For any user who wants to access global assets, one of the most important questions is trust.
Users do not only care about whether the interface looks good, whether the path is shorter, or whether the experience feels smooth. They care about something more fundamental: Am I actually connected to real market assets? Does my trade truly enter the global market system? Does the price come from a real market environment? Or is the platform only showing an internal simulation?
These questions are critical.
Global investing is not a game, and it is not simply about watching price movement. Users are participating in real capital markets, where assets, prices, trading rules, and risks are real. If a platform only displays prices without clearly explaining how trades connect to the market, users cannot build real trust.
Flux’s understanding of “real market trading” starts with one principle: trading should not be built as a closed internal system.
Flux does not aim to make users believe they are participating in global markets while they are actually only interacting with simulated prices or an internal market. Flux is not designed to create a virtual trading environment isolated from external markets. Instead, Flux focuses on connecting to global market execution through partner networks, making asset paths, order paths, and market connections clearer for users.
In other words, Flux is not trying to solve the problem of “looking like trading.”
It is focused on how trading connects to real markets.
In real market trading, orders need to enter the market system. After a user submits an order, that order should not simply remain inside the platform and produce a closed internal result. It should connect to real market conditions through relevant partner networks and execution channels. For users, the value of a platform is not only that it provides an order button, but that the path behind that button is as clear, reliable, and understandable as possible.

This is an important difference between Flux and an internal simulation market.
The core logic of an internal simulation market is that users participate in price exposure within the platform. The platform may display profit and loss based on a price source, but the trade itself may not actually enter an external market system. Such a model can look simple on the surface, but it creates a fundamental issue: users see market prices, yet they may not truly be participating in the market.
Flux should not allow users to fall into that misunderstanding.
Flux aims to build a clearer market connection: users start from USDT, pass through Flux’s connection layer, and access global stock markets. In this process, Flux’s role is not to create an internal trading venue. Its role is to improve the connection efficiency between on-chain capital and global asset markets. Users should understand that Flux is not creating a price game detached from the market; it is connecting to market execution through partner networks.

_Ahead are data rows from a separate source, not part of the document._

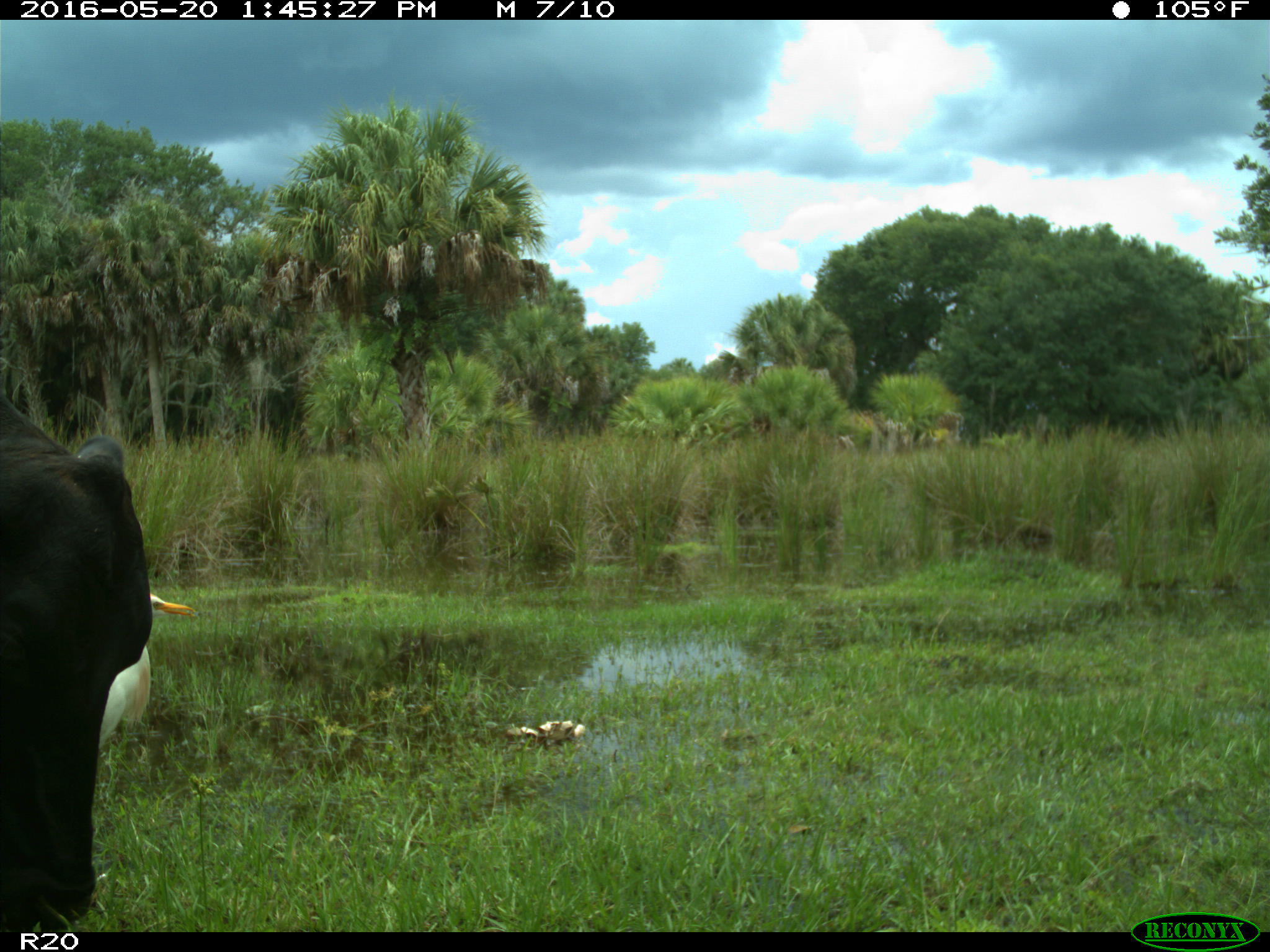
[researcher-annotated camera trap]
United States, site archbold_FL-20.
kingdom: Animalia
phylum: Chordata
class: Mammalia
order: Artiodactyla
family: Bovidae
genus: Bos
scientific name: Bos taurus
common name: domestic cow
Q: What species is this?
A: Bos taurus (domestic cow).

Price sources are equally important.
Real market trading means not only that orders connect to the market, but also that prices should come from real market environments. The prices users see, execution references, and market movements should be consistent with external market conditions, rather than being shaped by a closed pricing system controlled solely by the platform. For assets such as global stocks, prices reflect supply and demand, liquidity, trading hours, and market information in public markets.
Therefore, a platform should not simply display a number.
It should help users understand what kind of market environment that number comes from, what trading rules affect it, and how it may change under different market conditions. In global stock markets, prices can be affected by trading sessions, liquidity, volatility, and order execution conditions. Real market trading means users are participating in an external market with rules, depth, and volatility, not a static number fully controlled inside the platform.
This is why Flux needs to emphasize “connecting to market execution” rather than simply saying that trades are completed internally.
That language is more precise and better aligned with the trust users need.